Alternately, a low-cost cluster can be set up to provide less availability than a no-single-point-of-failure cluster. For example, you can set up a cluster with a single-controller RAID array and only a single Ethernet channel. channel.
Certain low-cost alternatives, such as software RAID and multi-initiator parallel SCSI, are not compatible or appropriate for use on the shared cluster storage. Refer to Section 1.1 Choosing a Hardware Configuration, for more information.
Service configuration framework
Clusters allow you to easily configure individual services to make data and applications highly available. To create a service, you specify the resources used in the service and properties for the service, including the service name, application start, stop, and status script, disk partitions, mount points, and the cluster members on which you prefer the service to run. After you add a service, the cluster management software stores the information in a cluster configuration file on shared storage, where the configuration data can be accessed by all cluster members.
The cluster provides an easy-to-use framework for database applications. For example, a database service serves highly-available data to a database application. The application running on a cluster member provides network access to database client systems, such as Web servers. If the service fails over to another member, the application can still access the shared database data. A network-accessible database service is usually assigned an IP address, which is failed over along with the service to maintain transparent access for clients.
The cluster service framework can be easily extended to other applications, as well.
By assigning a service to a restricted failover domain, you can limit the members that are eligible to run a service in the event of a failover. (A service that is assigned to a restricted failover domain cannot be started on a cluster member that is not included in that failover domain.) You can order the members in a failover domain by preference to ensure that a particular member runs the service (as long as that member is active). If a service is assigned to an unrestricted failover domain, the service starts on any available cluster member (if none of the members of the failover domain are available).
Data integrity assurance
To ensure data integrity, only one member can run a service and access service data at one time. The use of power switches in the cluster hardware configuration enables a member to power-cycle another member before restarting that member's services during the failover process. This prevents any two systems from simultaneously accessing the same data and corrupting it. Although not required, it is recommended that power switches are used to guarantee data integrity under all failure conditions. Watchdog timers are an optional variety of power control to ensure correct operation of service failover.
Cluster administration user interface
The cluster administration interface facilitiates management tasks such as: creating, starting, and stopping services; relocating services from one member to another; modifying the cluster configuration (to add or remove services or resources); and monitoring the cluster members and services.
Ethernet channel bonding
To monitor the health of the other members, each member monitors the health of the remote power switch, if any, and issues heartbeat pings over network channels. With Ethernet channel bonding, multiple Ethernet interfaces are configured to behave as one, reducing the risk of a single-point-of-failure in the typical switched Ethernet connection between systems.
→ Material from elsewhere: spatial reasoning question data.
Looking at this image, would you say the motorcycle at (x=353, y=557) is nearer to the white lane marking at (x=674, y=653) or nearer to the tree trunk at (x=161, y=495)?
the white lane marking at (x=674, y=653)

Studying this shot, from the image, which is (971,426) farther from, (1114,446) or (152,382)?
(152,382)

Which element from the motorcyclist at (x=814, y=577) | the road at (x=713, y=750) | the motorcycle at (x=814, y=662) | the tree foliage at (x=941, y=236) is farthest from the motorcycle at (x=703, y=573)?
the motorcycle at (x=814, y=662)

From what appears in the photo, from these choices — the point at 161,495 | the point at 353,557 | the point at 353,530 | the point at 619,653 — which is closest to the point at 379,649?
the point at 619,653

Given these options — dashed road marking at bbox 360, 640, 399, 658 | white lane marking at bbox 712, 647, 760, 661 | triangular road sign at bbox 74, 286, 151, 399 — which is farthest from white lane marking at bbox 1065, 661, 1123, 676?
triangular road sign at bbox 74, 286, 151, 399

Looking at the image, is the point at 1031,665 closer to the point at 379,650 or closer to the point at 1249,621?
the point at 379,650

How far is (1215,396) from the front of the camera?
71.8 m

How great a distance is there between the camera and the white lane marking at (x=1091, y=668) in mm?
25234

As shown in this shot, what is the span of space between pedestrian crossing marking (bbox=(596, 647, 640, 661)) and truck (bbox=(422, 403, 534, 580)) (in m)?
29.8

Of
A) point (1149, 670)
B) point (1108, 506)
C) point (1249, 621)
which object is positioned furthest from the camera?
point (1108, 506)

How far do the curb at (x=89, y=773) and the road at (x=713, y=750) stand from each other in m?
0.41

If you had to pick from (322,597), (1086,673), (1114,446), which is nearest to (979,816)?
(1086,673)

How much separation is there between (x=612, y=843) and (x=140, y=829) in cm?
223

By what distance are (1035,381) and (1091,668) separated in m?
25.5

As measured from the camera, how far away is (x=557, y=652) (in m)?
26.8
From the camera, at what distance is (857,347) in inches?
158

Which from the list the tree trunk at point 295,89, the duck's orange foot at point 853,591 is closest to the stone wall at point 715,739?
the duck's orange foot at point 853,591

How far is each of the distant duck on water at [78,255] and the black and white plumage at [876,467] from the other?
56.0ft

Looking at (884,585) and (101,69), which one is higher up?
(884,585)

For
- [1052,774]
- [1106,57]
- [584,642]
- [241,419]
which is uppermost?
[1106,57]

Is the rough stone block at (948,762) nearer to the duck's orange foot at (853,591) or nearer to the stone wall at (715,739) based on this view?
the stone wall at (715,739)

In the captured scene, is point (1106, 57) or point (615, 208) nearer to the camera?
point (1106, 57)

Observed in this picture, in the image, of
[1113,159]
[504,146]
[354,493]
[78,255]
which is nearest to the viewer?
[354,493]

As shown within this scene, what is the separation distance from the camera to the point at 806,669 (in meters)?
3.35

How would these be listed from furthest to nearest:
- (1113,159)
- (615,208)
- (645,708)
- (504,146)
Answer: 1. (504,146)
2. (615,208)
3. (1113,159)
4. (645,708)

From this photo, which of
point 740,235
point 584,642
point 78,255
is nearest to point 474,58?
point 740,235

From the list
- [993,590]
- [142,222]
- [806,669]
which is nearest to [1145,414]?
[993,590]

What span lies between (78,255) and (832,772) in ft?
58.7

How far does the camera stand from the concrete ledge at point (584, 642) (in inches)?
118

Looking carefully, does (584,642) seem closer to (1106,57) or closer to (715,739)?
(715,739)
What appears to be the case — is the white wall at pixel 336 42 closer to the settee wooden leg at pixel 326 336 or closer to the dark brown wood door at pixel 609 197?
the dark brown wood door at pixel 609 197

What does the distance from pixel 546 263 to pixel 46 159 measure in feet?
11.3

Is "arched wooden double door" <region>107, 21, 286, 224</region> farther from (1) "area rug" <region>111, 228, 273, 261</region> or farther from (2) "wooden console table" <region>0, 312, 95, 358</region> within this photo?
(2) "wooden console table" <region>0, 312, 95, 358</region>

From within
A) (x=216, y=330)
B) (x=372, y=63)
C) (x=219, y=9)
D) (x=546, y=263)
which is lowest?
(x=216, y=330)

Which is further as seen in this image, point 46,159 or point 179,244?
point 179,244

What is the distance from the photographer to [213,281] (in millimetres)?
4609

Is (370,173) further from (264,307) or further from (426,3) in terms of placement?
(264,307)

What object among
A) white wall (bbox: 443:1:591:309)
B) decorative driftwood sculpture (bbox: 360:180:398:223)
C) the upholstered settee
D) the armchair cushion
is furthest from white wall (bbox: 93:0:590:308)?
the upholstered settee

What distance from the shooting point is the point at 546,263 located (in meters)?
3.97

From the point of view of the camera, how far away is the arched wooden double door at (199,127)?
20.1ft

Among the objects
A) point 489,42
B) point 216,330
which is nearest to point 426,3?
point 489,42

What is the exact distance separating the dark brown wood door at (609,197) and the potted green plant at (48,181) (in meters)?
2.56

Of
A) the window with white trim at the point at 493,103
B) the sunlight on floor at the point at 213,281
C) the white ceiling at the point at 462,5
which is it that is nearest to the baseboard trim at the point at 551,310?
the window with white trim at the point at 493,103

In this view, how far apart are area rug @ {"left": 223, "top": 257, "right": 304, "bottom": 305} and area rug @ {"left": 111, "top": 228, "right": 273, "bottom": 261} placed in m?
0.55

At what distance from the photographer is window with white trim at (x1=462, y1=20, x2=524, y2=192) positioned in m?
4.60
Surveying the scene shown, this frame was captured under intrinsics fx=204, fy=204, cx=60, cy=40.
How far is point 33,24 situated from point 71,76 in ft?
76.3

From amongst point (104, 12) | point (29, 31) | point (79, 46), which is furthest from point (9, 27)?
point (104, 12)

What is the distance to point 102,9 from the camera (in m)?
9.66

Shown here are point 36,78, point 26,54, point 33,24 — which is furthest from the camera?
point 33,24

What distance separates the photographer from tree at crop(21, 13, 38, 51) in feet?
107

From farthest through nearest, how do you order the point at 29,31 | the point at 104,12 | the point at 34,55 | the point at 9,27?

Shared storage for quorum information
Shared state information includes whether the member is active. Service state information includes whether the service is running and which member is running the service. Each member checks to ensure that the status of the other members is up to date.
In a two-member cluster, each member periodically writes a timestamp and cluster state information to two shared cluster partitions located on shared disk storage. To ensure correct cluster operation, if a member is unable to write to both the primary and shadow shared cluster partitions at startup time, it is not allowed to join the cluster. In addition, if a member is not updating its timestamp, and if heartbeats to the system fail, the member is removed from the cluster.
Figure 2 shows how members communicate in a cluster configuration. Note that the terminal server used to access system consoles via serial ports is not a required cluster component.
Service failover capability
If a hardware or software failure occurs, the cluster takes the appropriate action to maintain application availability and data integrity. For example, if a member completely fails, another member (in the associated failover domain, if used, or in the cluster) restarts its services. Services already running on this member are not disrupted.
When the failed member reboots and is able to write to the shared cluster partitions, it can rejoin the cluster and run services. Depending on how the services are configured, the cluster can re-balance the services among the members.
Manual service relocation capability
In addition to automatic service failover, a cluster allows you to cleanly stop services on one member and restart them on another member. You can perform planned maintenance on a member system while continuing to provide application and data availability.
Event logging facility
To ensure that problems are detected and resolved before they affect service availability, the cluster daemons log messages by using the conventional Linux syslog subsystem. You can customize the severity level of the logged messages.
The infrastructure in a cluster can optionally monitor the state and health of an application. In this manner, should an application-specific failure occur, the cluster automatically restarts the application. In response to the application failure, the application attempts to be restarted on the member it was initially running on; failing that, it restarts on another cluster member. You can specify which members are eligible to run a service by assigning a failover domain to the service.